All combinations containing a 2 in cell b are invalid. The candidate 2 can be removed from cell b. D6 does not figure into the solution!

[Glyn]

Jasper32 Another way of looking at it based on Scanraid's solving notes is:

D8 and D9 can together contain {23},{24},{25},{29},{34},{35},{39},{49},{59}
{23} is blocked by D2 and D5 combined.
{29} is blocked by F8.
Leaves {24},{25},{34},{35},{39},{49},{59}.
The only remaining options for digit 2 require 4 or 5 which can only be found in D9. Therefore D9 cannot be the 2.

[Luke]

I hope someone can give me a simple explanation as to what qualifies the (2) in (b) to be eliminated.

Code: Select all

 *--------------------------------------------------------------------*
 | 3      9      57     | 4      28     258    | 6      178    18     |
 | 1      4      57     | 358    36     568    | 2      789    89     |
 | 8      26     26     | 9      7      1      | 34     5      34     |
 |----------------------+----------------------+----------------------|
 | 2479   38c    1      | 6      28c     45    | 34579  239a   23459b |
 | 247    5      38     | 278    9      248    | 1347   6      1234   |
 | 24679  267    246    | 57     1      3      | 8      29c    2459   |
 |----------------------+----------------------+----------------------|
 | 24     1      2348   | 238    5      7      | 39     2389   6      |
 | 257    2378   9      | 1238   36     268    | 135    4      12358  |
 | 256    2368   2368   | 1238   4      9      | 135    1238   7      |
 *--------------------------------------------------------------------*


Here's a graphic way to reveal any aligned pair exclusion, but esp ones with triples. It's easier than it reads!

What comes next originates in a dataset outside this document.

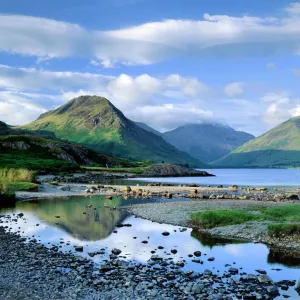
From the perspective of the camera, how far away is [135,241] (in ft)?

The candidates in the cells under consideration (a and b) contain 239 and 23459 respectively. If you write down the possibilities for the two cells you'd end up with this:

Code: Select all

a = 239
b = 23459

23  32  92
24  34  93
25  35  94
29  39  95

One of the cells you've designated "c" contains <29> and it can see both of the cells under consideration (<29> becomes an "aligned pair.") This means you can eliminate <29> (and <92>) because you can't have 3 cells with only 2 candidates. Your possibilities are now these:

Code: Select all

a = 239
b = 23459

23  32  X
24  34  93
25  35  94
X   39  95

Now, examine any triple (2 cells w/a total of 3 candidates between them) that can see both cells under consideration. The cells in row 4 designated "c" form a triple with <38> and <28>. The only possible combinations for these cells are <32>, <38> and <82>. This means you can eliminate <32> (and of course <23>) because you can't have 4 cells with only 3 candidates. Your possibilities are now these:

Code: Select all

a = 239
b = 23459

X   X   X
24  34  93
25  35  94
X   39  95

Now there remains no combination with <2> as the second candidate, so it can be excluded from r4c9. The "aligned pairs" have forced an "exclusion."

I like this process for APE's because it's immediately obvious when an elimination becomes available. Go APE!

[Jasper32]

Thanks to all of you who replied to my post. It was sure helpful and appreciated.